The same law that helped to legislate for the hostile environment, the Immigration Act 2014, also incorporated the most drastic power for depriving citizenship thus far, permitting statelessness again in the name of fighting terrorism. Its stated purpose was to allow for deprivation in ‘the most serious cases – such as those involving national security, terrorism, espionage or taking up arms against British or Allied forces … without regard to whether or not it will render them stateless’. Though the intent around the use of this power is specific, deprivation of citizenship has been used more widely against individuals who have fallen on the wrong side of the law, and the power has worked to lower the threshold of a broader politics of precarious citizenship that now brazenly declares citizenship to be a ‘privilege not a right’. In the name of fighting terrorism significant numbers of Muslims, who have not been charged or prosecuted through the criminal justice system, have been deprived of their citizenship or had their British passports cancelled, in a number of cases for travelling on aid convoys to Syria or for refusing to act as informants for the security services.

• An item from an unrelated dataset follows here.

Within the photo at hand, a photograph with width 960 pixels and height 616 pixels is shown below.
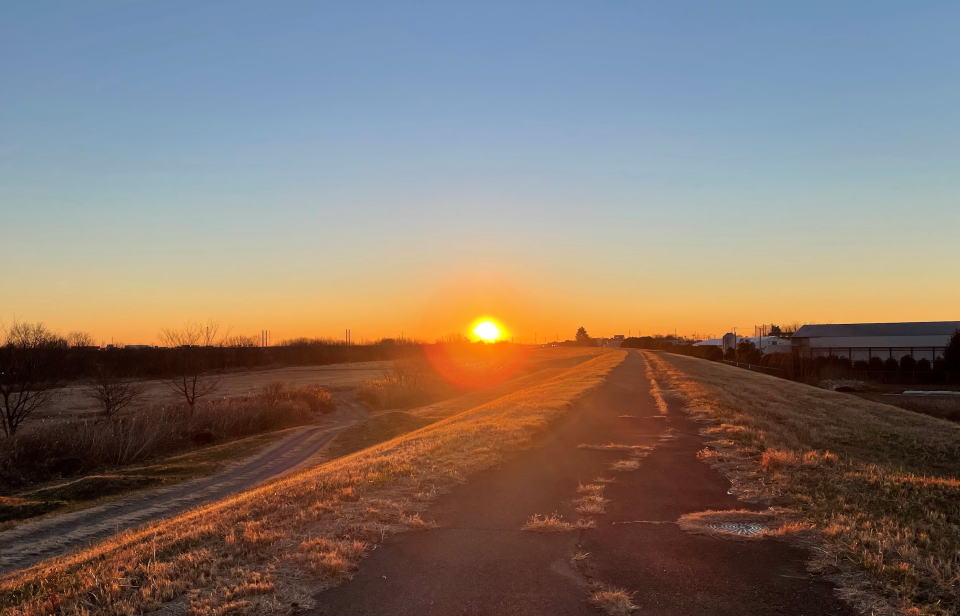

At the same time over the course of the 2000s the practice of mass deportation, through the use of charter flights, has become a mainstay of border policing. Private security companies are tasked with removing mass loads of asylum seekers, immigrants and long-term British residents to countries from which they have fled or have no attachment to, where Britain is often involved militarily, and to where the foreign office typically advices (white) British citizens against travel. Afghanistan, Iraq, Pakistan, Kosovo/Albania, Nigeria, Ghana, the Democratic Republic of Congo and Sri Lanka have been principal destinations since 2001. Jamaica features regularly too. Partnership between the British Government and the destination states help to realize the possibility. It is no coincidence for example that ‘the first in the new wave of charters to Pakistan took place in November 2011, not long after a visit by David Cameron to negotiate a new “Enhanced Strategic Dialogue”, which included an objective of increasing bilateral trade to £2.5 billion per year as well as a £650 million “education aid” programme’. When charter flights are booked there is a need to fill them and evidence indicates that Immigration Control and Enforcement teams are instructed to round up people of the destination nationality in the weeks leading up to the flight date. Long term residents/citizens from Africa, the Caribbean and South Asia with little proof of nationality are being incorporated into this system.

So now British citizens, not recognised as such, are also being sent to join immigrants and asylum seekers in Yarlswood and the multiple other detention centres around the country where the outcast and most marginalised are criminalised for merely existing. The ‘hostile environment’ policy that has facilitated and augmented this process is part of an arsenal of measures aimed at curtailing immigration, facilitating deportation, and maintaining hierarchies of status for those who are resident. The reason most frequently deployed by the Home Office for denying British citizenship currently is that applicants are ‘not of good character’, a sufficiently amorphous notion that has seen to refusal of citizenship for activities as mundane as speeding fines and incorrectly completing immigration paperwork.

Analysis of these data indicate individuals from Iraq, Afghanistan, Sri Lanka, Turkey, Jamaica, Kosovo, Somalia, Vietnam, Democratic Republic of Congo appear to be disproportionately impacted by this trend.

It is this failure to recognise the connections between the racism at home and imperialism overseas that mean MPs such as David Lammy can express visceral anger at the treatment of the Windrush generation whilst also being supportive of the invasion of Iraq, and that Jacob Rees-Mogg, of all suspects, can hold forth indignantly against the deportation of Windrush generation citizens. But this false and short-sighted separation will also be the ultimate obstacle to the consolidation of a more progressive anti-racist politics that moves beyond frameworks of the ‘innocent’ and ‘legal’ citizen, and mobilises instead against the violence of the state – period.